*INFORMATION PROVIDED*
::::
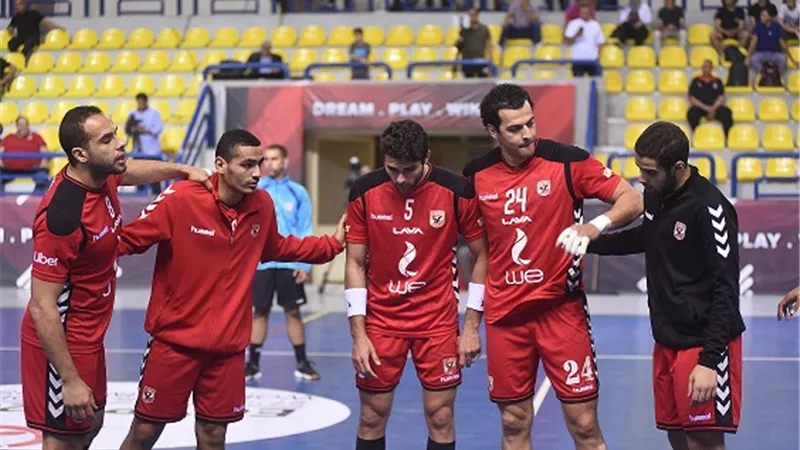 قائمة يد الاهلي فى مباراة السوبر المصري أمام الزمالك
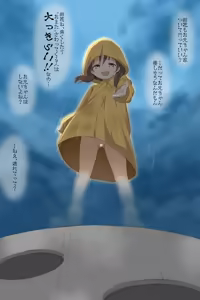Page 342 of AKI (yunkana)-2026.01.22 - preview thumbnail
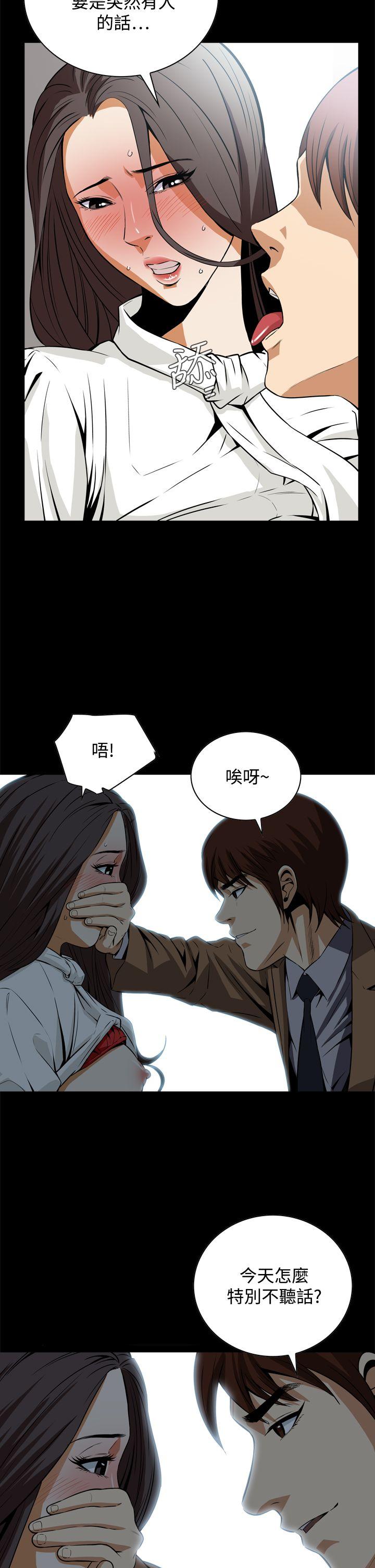 [韩国漫画] 恶梦 奇幻,巨乳大奶#[49P]-26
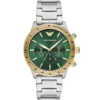 Emporio Armani Watch For Men AR11454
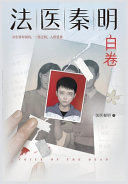 法医秦明：白卷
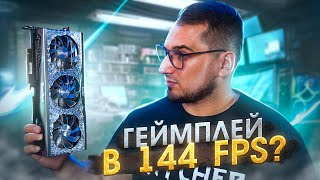 RTX 3070Ti - ожидания Vs реальность...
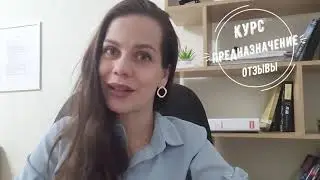 Отзыв о Курсе Предназначение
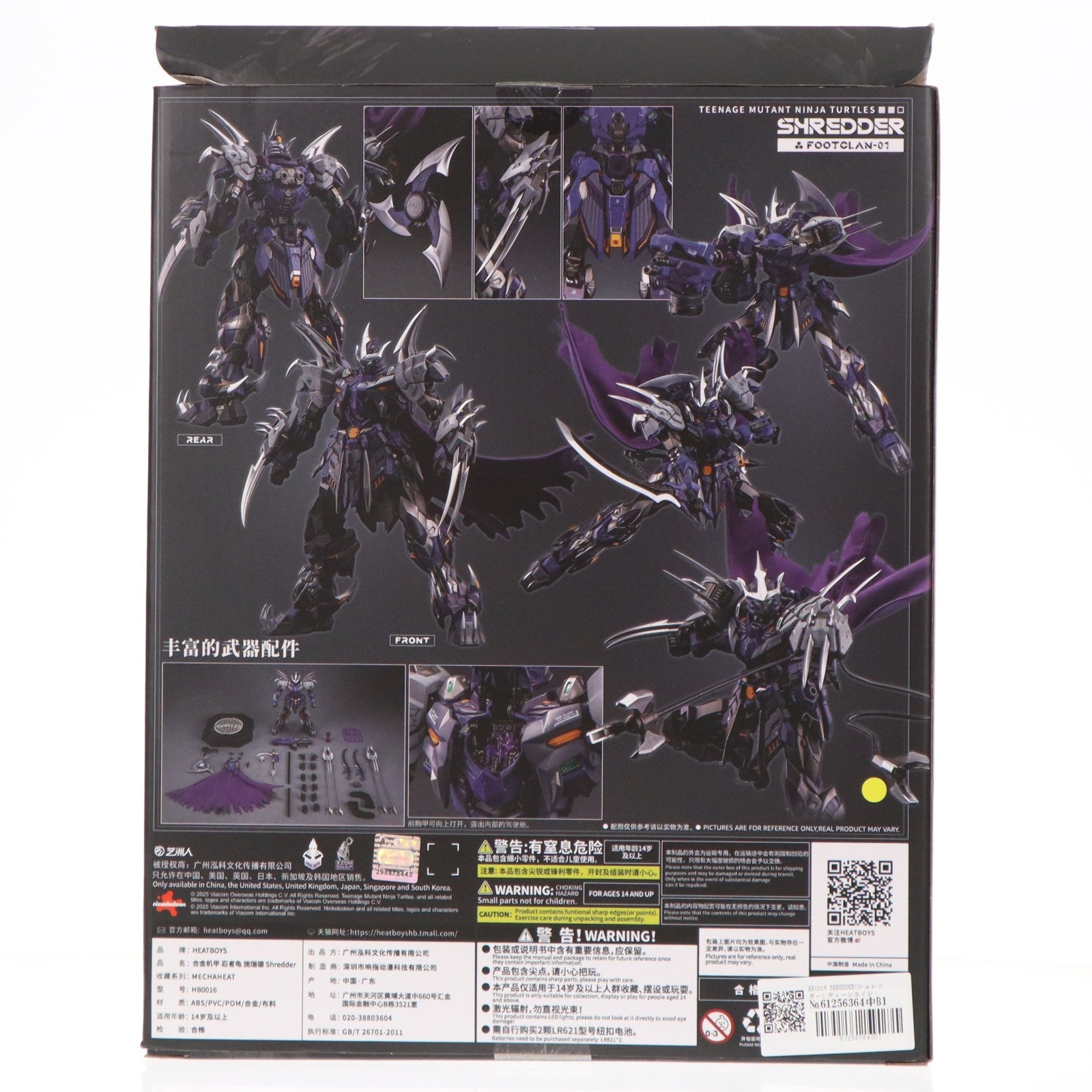 【中古即納】[FIG] HB0016 SHREDDER(シュレッダー) ティーンエイジ・ミュータント・ニンジャ・タートルズ 完成品 合金可動フィギュア HEATBOYS(ヒートボーイズ)(20250630)
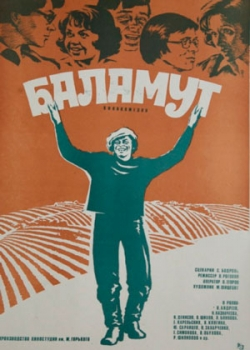 Баламут (1979)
::::
*TASK BRIEF*
Give again exactly the lines from the one holding "Отзыв о Курсе Предназначение" to the final line of the records, both ends included; any pictures stay out.

*ANSWER SPACE*
 Отзыв о Курсе Предназначение
 【中古即納】[FIG] HB0016 SHREDDER(シュレッダー) ティーンエイジ・ミュータント・ニンジャ・タートルズ 完成品 合金可動フィギュア HEATBOYS(ヒートボーイズ)(20250630)
 Баламут (1979)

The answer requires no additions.